Bergulirnya wacana untuk menghidupkan pasal penghinaan terhadap kepala negara tentu bukan tanpa sebab. Bagi yang giat di media sosial tentu paham betul bagaimana kejamnya dunia maya terhadap Jokowi. Mulai dari meme hinaan, cacian, fitnah keji hingga ancaman tebas leher dialamatkan ke Jokowi. Sejak jaman pilkada DKI 2013 hingga pilpres 2014 menyebar hingga ke pelosok negeri. Pelakunya mulai dari politikus terhormat sampai tukang sate.
Ketika Jokowi resmi menjadi presiden republik ini ternyata sepertinya semakin menjadi-jadi.
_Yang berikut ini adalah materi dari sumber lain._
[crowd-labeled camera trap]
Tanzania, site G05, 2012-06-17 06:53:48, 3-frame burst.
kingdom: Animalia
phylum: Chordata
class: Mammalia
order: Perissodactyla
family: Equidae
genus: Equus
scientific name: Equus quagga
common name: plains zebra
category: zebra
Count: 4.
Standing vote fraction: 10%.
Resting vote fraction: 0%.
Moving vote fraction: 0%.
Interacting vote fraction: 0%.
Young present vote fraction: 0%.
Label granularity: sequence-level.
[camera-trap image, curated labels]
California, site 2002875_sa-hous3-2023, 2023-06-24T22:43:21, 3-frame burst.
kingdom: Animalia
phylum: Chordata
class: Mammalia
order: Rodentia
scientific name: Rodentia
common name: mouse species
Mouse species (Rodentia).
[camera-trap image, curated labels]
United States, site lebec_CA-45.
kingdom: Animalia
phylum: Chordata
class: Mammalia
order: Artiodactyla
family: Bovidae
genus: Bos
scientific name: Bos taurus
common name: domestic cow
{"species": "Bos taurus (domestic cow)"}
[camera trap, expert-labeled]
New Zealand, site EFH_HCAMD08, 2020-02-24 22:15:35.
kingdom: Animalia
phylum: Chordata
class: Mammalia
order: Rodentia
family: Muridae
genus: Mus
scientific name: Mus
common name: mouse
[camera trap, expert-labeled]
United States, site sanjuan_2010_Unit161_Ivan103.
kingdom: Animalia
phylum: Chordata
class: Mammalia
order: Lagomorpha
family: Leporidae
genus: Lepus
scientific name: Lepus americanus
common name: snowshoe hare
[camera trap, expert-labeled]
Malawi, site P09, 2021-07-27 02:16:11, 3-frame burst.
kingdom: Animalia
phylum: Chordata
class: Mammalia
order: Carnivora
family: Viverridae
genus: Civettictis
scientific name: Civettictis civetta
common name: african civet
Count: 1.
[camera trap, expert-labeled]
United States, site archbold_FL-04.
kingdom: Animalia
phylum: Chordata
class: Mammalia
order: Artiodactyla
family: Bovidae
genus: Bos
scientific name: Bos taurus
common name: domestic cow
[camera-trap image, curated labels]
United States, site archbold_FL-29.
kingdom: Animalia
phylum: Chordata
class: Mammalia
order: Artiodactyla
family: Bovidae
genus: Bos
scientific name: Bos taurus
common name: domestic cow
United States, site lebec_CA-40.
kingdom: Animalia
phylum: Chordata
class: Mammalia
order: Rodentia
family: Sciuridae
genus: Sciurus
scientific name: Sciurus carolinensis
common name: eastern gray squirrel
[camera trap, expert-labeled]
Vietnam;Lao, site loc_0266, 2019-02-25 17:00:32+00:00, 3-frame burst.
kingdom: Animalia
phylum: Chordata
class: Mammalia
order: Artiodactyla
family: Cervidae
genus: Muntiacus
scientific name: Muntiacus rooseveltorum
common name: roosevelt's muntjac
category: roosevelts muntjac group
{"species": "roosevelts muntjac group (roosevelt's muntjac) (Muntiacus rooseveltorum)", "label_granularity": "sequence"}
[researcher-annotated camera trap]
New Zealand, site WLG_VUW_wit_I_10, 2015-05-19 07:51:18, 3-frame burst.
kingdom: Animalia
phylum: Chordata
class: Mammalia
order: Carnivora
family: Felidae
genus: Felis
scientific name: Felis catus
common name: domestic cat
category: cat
Mungkin di dunia ini, Jokowi adalah pemegang rekor presiden paling sering dinistakan oleh sebagian rakyatnya sendiri.
Terus terang awalnya saya masih bimbang apakah mendukung diberlakukan pasal penghinaan terhadap Jokowi. Karena di satu sisi saya sangat mendukung kebebasan berpendapat. Karena itu adalah elemen penting dari sebuah demokrasi. Melihat era Soeharto dimana begitu banyak orang yang ditangkap atas dasar pelanggaran undang-undang subversif, rasanya tidak ingin hal itu terulang kembali.
Tetapi akhirnya saya putuskan untuk mendukung jika pasal penghinaan terhadap presiden diberlakukan. Dengan beberapa alasan antara lain,
- Menimbulkan efek jera dan takut
Adalah absurd jika pasal ini diberlakukan maka akan ada ribuan orang yang akan ditangkapi karena menghina presiden. Pasal ini akan membuat jera pelaku dan membuat orang lain berpikir dua kali untuk melakukan penghinaan. Bukankah ini pula esensi dari sebuah peraturan. - Membuat masyarakat lebih beradab
Masyarakat yang beradab itu diukur bukan saja dinilai dari modernitas. Tetapi dari bertutur serta berperilaku. Baik di rumah, di jalan, maupun di media sosial.
Pilpres 2014 jelas-jelas membuat sebagian orang sudah jauh dari identitas dan kepribadian bangsa Indonesia yang adiluhung. Sopan santun dan tatakrama yang sudah diajarkan oleh orang tua dan sekolah seolah lenyap dimakan kemarahan dan kekesalan atas sebuah kekalahan.
Penghinaan terhadap Presiden Jokowi akan menimbulkan aksi balas terhadap pribadi yang lain. Akhirnya begitu terus dan tidak akan pernah selesai.
Orang Indonesia akan menjadi lebih beradab ketika menggunakan media sosial, ada hal-hal positif yang bisa didapat daripada sekedar menghina dan mengancam presiden. - Melindungi generasi muda
Jika sejak remaja sudah berani menghina bahkan menghancam seorang kepala negara saya pastikan moralnya patut dipertanyakan. Bahkan perlu dipertanyakan juka kejiwaan mereka-mereka yang mulai berani mengatai kepala negara dengan kata-kata kotor dan bahkan ingin bertindak bar-bar. Betul-betul miris.
Generasi muda sendiri banyak mencontoh para orang tua mereka. Jika misalnya seseorang yang sering muncul di televisi menghina-hina presiden dikawatirkan akan menjadi contoh buruk.
Saya rasa Jokowi sudah cukup sabar selama ini. Cuma kesabarannya disalahartikan dan dimanfaatkan oleh pihak-pihak tertentu. Ketika Jokowi ‘bergerak’ orang mulai terusik. Orang mulai menjadi tiba-tiba bodoh tidak tahu perbedaan antara mengkritisi dan menghina.
Mengapa takut dengan pasal tersebut? Bukankah nanti ada proses pengadilan yang akan menentukan salah atau benar. Silakan sewa pengacara terbaik, dan saya yakin juga banyak pengacara yang suka rela membela. Atau banyak politikus yang tidak segan menjaminkan diri agar anda tidak ditahan polisi. Atau jika perlu suruh orangtua anda ke istana, sungkem sama presiden. Berharap bisa dimaafkan.
Saya berpikir bahwa Jokowi akan menjalani 2 periode memimpin negara ini. Beliau sayang sama sebagian rakyatnya. Sebagian yang selama ini berbuat dosa berkepanjangan yang sebenarnya tidak perlu. Menghina, mencaci, memfitnah, dan mengancam seorang presiden. Sehingga timbul niatan agar pasal tersebut diberlakukan. Niat baik Jokowi ini perlu kita dukung bukan?